Pravadanews – Tim SAR gabungan memperluas area pencarian rombongan jurnalis yang hilang kontak di perairan Selat Sunda, Kabupaten Pandeglang, Banten, ke sisi utara Gunung Anak Krakatau pada Kamis (10/9/2026).
Kepala Kantor Pencarian dan Pertolongan (KPP) Banten, Al Amrad menyebut, perluasan dilakukan usai pihaknya penyisiran di sisi selatan Gunung Anak Krakatau. Saat itu, pencarian sudah mencapai area hingga radius sekitar 20 nautical mile (NM) dari titik tengah gunung tersebut.
Adapun dalam penentuan area pencariannya mempertimbangkan sejumlah faktor, mulai dari pergerakan arus laut, pergeseran ombak, hingga arah angin di sekitar perairan Selat Sunda.
Tim SAR gabungan juga terus mengevaluasi kebutuhan penambahan personel maupun armada untuk memperkuat operasi pencarian. Evaluasi tersebut dilakukan berdasarkan pelaksanaan operasi SAR pada Rabu (9/9).
Selain unsur Basarnas, TNI Angkatan Laut juga tetap terlibat dalam operasi pencarian. Melalui Danlanal, mereka mengerahkan kapal berukuran besar untuk menyisir dan bersiaga dengan lego jangkar di sekitar lokasi operasi.
“Operasi yang tengah berjalan difokuskan pada pencarian, mengingat kondisi medan yang tidak memungkinkan untuk melakukan evakuasi penyelamatan secara langsung,” ujar Al Amrad dalam keterangannya, Kamis (10/9).
Adapun selama proses pencarian juga mempertimbangkan aktivitas vulkanik Gunung Anak Krakatau yang masih aktif. Tim SAR harus memperhatikan rekomendasi dari Pusat Vulkanologi dan Mitigasi Bencana Geologi (PVMBG) untuk tidak beraktivitas dalam radius 3 kilometer dari gunung tersebut.
Sementara itu, kondisi perairan Selat Sunda saat ini menjadi tantangan tersendiri dalam operasi SAR. Pasalnya, kata Al Amrad, saat dilakukan pemantauan, angin dan gelombang laut justru cenderung semakin kencang.
“Berdasarkan pantauan di lapangan, angin dan gelombang laut terpantau semakin kencang menjelang siang dan sore hari.
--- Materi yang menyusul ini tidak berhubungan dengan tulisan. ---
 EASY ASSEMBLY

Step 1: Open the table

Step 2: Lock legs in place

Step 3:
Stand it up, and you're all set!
Adapun tinggi gelombang di perairan tersebut pada hari ini tercatat bervariasi antara 1 hingga 2 meter,” kata Al Amrad.
Sebelumnya, anggota Komisi I DPR RI Fraksi PKB Iman Sukri mendesak pemerintah dan tim SAR mempercepat pencarian lima jurnalis yang hilang kontak di kawasan Gunung Anak Krakatau sejak Senin (7/9).
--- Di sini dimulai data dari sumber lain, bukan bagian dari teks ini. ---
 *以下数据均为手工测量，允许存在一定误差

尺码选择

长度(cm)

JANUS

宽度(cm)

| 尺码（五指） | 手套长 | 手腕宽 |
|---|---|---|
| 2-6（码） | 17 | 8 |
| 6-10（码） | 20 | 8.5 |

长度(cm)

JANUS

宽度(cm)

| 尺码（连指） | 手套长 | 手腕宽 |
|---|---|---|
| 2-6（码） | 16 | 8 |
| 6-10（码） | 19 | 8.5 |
Lima jurnalis tersebut yakni M. Bagus Khoirunnas dari Antara Biro Banten dan Ari Basuki dari Merdeka. Tiga lainnya adalah Yudhis dari iNews, Daus dari Anadolu Agency, dan Donal yang merupakan jurnalis lepasan. Mereka hilang saat menjalankan tugas jurnalistik di Perairan Selat Sunda.
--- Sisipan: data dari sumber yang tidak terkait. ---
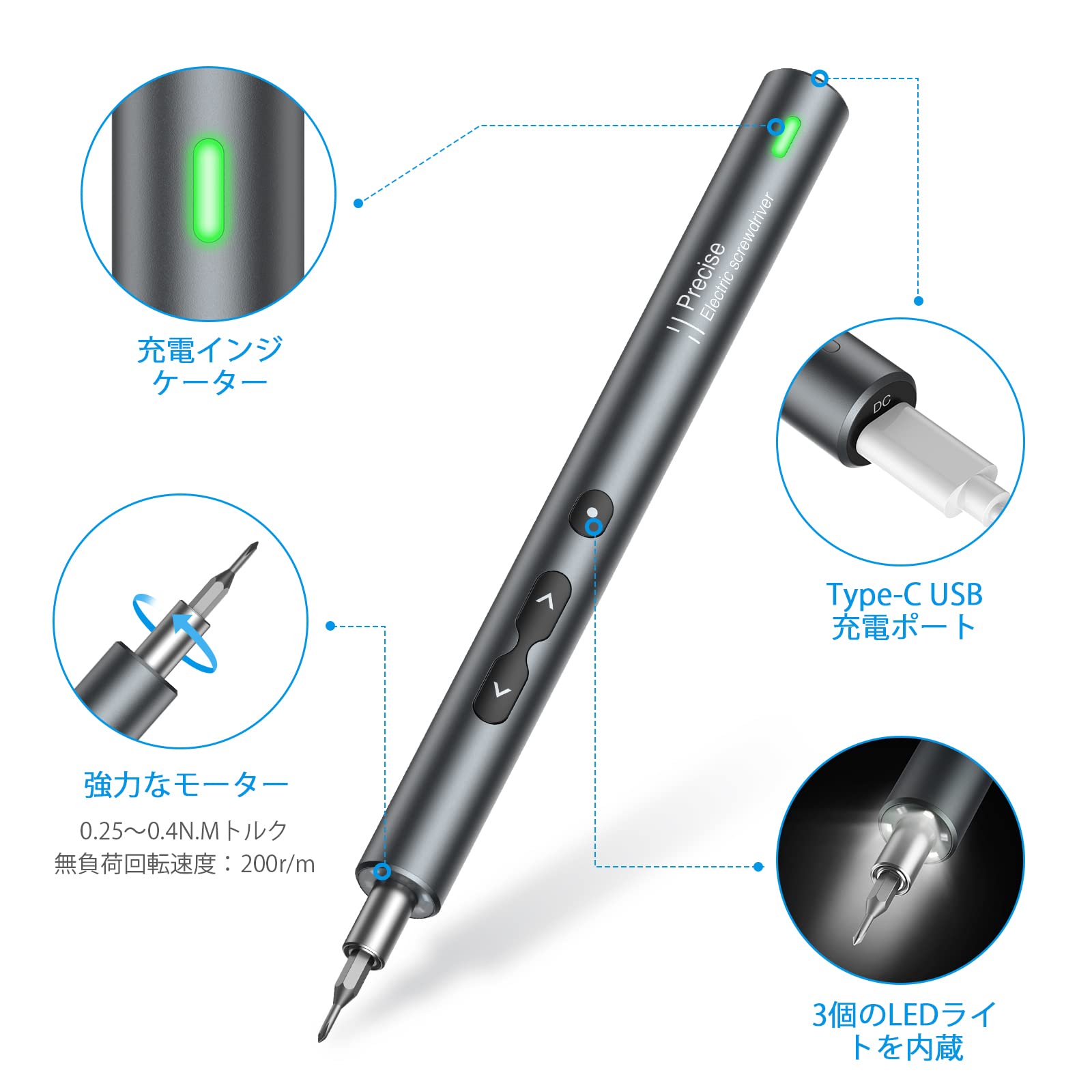 充電インジケーター

Precise
Electric screwdriver

DC

Type-C USB
充電ポート

強力なモーター
0.25～0.4N.Mトルク
無負荷回転速度：200r/m

3個のLEDライトを内蔵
Saat itu, mereka berada di kapal cepat Arupadhatu 1 bersama tiga orang kru. Ketiga kru tersebut terdiri dari kapten, anak buah kapal (ABK), dan seorang pemandu.
Iman meminta tim SAR tidak membatasi upaya pencarian pada wilayah tertentu. Dia juga mendorong seluruh sumber daya dikerahkan untuk memperbesar peluang menemukan delapan orang yang berada di kapal tersebut.
“Setiap waktu sangat berharga. Kami meminta seluruh pihak memaksimalkan sumber daya dan memperluas area pencarian,” ujar Iman.